To replace this process, the authors propose a deep network to predict $\mathbf{x}$. First, we use the transposed basis to get a initialized prediction $\mathbf{x}_u$:

\begin{align} \mathbf{x}_u = \mathbf{F}^H_u \mathbf{y}. \end{align}

Then we use a generic network to get a residual $G(\mathbf{x})_u$. The desired result would be formulated as $\hat{\mathbf{x}} = \mathbf{x}_u + G(\mathbf{x}_u)$. To make sure the prediction could be precise and in detail, we use a loss function with 4 parts to train the network: (1) pixel-wise MSE loss, (2) spectral-element-wise MSE loss, (3) a VGG-output loss that is used to estimate the difference between the prediction and the ground truth, (4) discriminative loss produced by GAN. In special, (4) involves a discriminator which is used to tell the difference between the ground truth $\mathbf{x}_t$ and the predicted result $\hat{\mathbf{x}}$. This idea comes from conditional GAN that need us to let the discriminator could not tell the difference when giving a pair of ground truth and the prediction.

Referable

Using Deep Neural Networks for Inverse Problems in Imaging

  • Title: Using Deep Neural Networks for Inverse Problems in Imaging
  • Author: Alice Lucas, Michael Iliadis, Rafael Molina, and Aggelos K. Katsaggelos
  • Year: 2018
  • Theory level: introductory
  • Theory type: network architecture: GAN
  • Used data: no
  • Source: IEEE Signal Processing Magazine

Reference

An introductory paper that discusses several kinds of deep networks used in data-driven simulating for the image inversion. It has discussed the conventional CNN, the residual block and the auto-encoder. Beside these, note that the GAN has been an important part. It has discussed how GAN improves the performance in detail.

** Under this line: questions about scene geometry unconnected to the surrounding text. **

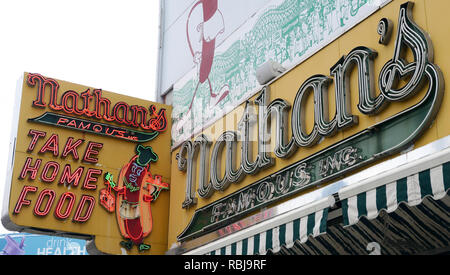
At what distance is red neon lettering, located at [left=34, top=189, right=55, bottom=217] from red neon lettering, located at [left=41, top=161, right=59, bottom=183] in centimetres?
17

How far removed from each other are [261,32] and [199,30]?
7.86 ft

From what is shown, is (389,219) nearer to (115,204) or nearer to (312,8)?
(312,8)

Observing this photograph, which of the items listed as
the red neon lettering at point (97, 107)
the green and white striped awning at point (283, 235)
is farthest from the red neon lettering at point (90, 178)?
the green and white striped awning at point (283, 235)

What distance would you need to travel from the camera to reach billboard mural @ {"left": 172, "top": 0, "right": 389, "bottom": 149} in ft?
27.8

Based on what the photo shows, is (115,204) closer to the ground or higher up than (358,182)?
higher up

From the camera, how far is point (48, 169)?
10.6 meters

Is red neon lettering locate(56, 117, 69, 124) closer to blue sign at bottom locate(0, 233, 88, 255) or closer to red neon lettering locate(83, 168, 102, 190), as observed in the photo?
red neon lettering locate(83, 168, 102, 190)

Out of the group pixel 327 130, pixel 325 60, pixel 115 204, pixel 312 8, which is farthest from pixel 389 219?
pixel 115 204

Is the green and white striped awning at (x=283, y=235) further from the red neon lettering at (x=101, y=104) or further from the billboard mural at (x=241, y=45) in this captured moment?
the red neon lettering at (x=101, y=104)

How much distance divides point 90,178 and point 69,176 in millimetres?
349

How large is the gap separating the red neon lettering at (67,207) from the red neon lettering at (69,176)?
0.19 m

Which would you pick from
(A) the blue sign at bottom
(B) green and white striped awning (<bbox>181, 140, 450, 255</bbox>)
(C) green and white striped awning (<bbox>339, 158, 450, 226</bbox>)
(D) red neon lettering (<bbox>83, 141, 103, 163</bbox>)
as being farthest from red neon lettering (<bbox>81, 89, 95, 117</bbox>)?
(A) the blue sign at bottom

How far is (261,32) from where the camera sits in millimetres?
10016

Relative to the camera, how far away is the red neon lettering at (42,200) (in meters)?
10.3
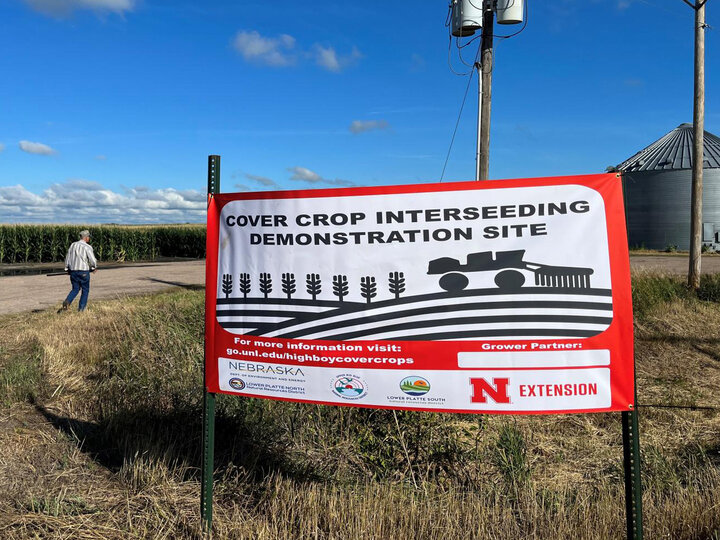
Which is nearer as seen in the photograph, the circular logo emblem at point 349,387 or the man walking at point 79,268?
the circular logo emblem at point 349,387

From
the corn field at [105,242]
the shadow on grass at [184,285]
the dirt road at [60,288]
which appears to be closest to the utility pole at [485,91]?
the dirt road at [60,288]

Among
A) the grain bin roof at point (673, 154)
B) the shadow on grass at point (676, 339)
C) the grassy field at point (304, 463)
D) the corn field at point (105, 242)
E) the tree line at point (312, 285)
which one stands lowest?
the grassy field at point (304, 463)

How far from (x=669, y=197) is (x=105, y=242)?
35.5m

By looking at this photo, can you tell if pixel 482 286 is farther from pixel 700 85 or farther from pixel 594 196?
pixel 700 85

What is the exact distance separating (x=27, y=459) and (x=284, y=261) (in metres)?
2.49

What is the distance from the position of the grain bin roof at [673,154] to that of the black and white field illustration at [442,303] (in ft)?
128

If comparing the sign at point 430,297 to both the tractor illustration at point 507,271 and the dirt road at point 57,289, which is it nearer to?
the tractor illustration at point 507,271

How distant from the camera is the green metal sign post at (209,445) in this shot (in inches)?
129

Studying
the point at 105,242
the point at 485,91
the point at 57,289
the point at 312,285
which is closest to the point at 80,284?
the point at 57,289

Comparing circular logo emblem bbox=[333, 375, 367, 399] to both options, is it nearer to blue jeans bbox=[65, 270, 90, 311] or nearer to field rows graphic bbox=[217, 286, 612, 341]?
field rows graphic bbox=[217, 286, 612, 341]

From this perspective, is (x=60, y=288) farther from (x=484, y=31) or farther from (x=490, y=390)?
(x=490, y=390)

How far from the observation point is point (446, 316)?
9.97 ft

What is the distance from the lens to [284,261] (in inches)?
131

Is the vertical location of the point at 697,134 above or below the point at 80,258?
above
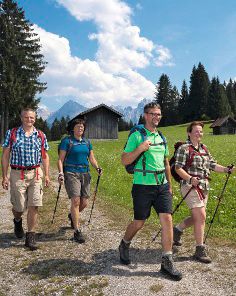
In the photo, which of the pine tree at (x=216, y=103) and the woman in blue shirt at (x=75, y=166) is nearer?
the woman in blue shirt at (x=75, y=166)

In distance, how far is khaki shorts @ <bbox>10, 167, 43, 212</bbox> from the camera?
8625 mm

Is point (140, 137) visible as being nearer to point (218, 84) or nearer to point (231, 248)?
point (231, 248)

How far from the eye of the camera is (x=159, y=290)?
6.14 meters

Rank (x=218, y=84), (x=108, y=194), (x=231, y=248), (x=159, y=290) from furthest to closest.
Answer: (x=218, y=84), (x=108, y=194), (x=231, y=248), (x=159, y=290)

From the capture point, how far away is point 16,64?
2095 inches

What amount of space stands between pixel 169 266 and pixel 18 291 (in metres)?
2.76

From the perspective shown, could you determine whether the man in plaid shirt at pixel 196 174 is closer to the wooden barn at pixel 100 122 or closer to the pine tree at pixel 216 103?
the wooden barn at pixel 100 122

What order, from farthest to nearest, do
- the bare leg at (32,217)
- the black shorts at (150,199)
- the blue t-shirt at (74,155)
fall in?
the blue t-shirt at (74,155)
the bare leg at (32,217)
the black shorts at (150,199)

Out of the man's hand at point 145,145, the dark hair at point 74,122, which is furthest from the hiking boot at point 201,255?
the dark hair at point 74,122

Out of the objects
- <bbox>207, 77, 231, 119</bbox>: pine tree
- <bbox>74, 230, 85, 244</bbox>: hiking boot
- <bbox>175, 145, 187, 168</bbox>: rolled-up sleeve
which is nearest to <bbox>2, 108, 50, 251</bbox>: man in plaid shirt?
<bbox>74, 230, 85, 244</bbox>: hiking boot

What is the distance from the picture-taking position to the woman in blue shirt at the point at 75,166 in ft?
30.1

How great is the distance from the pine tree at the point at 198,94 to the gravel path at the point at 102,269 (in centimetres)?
11845

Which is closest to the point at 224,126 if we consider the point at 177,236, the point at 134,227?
the point at 177,236

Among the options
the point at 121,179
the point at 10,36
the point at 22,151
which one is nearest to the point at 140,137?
the point at 22,151
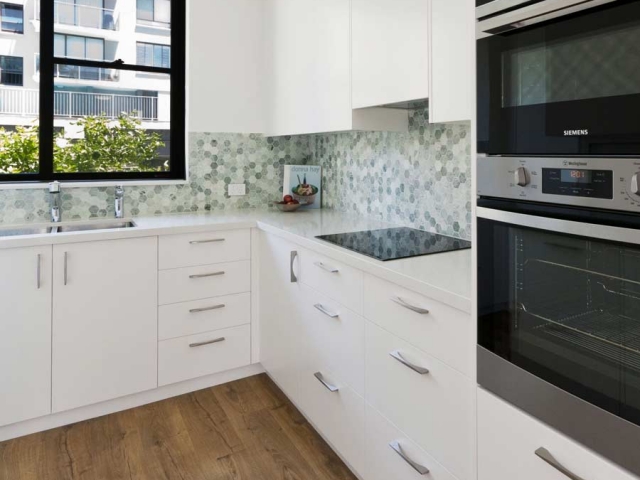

Estimate articulatory MRI series from acoustic signal using deep architecture

  • Title: Estimate articulatory MRI series from acoustic signal using deep architecture
  • Author: Hao Li, Jianhua Tao, Minghao Yang and Bin Liu
  • Year: 2015
  • Theory level: application
  • Theory type: network architecture: RBM or DBN
  • Used data: speech audio signal
  • Predicted data: magnetic resonance imaging (MRI)
  • Source: IEEE International Conference on Acoustics, Speech and Signal Processing

Reference

  • External Reference: check this link to learn implementation about restricted Boltzmann machine (RBM).

Reference

The author assumes the relationship exists between the MRI images and the speaking signal. To predict the images, the author trains a deep belief network (DBN, also viewed as stacked restricted Boltzmann machine (RBM)) to make the regression. The network architecture and the results are shown below:

(I) is the architecture. Here are n stacked RBMs and a linear regression layer ($h_{n+1}$). Then the linear layer would be mapped into another RBM which is also the output layer. Note that each two layers are fully connected, but the network is trained by each layer individually first and gets fine-tunned finally.

(II) is the prediction compared to the ground truth. We could tell difference for different speaking tones from the results.

(III) is estimation of using different number of hidden units. It shows that the performance would not be improved apparently with increasing the network size.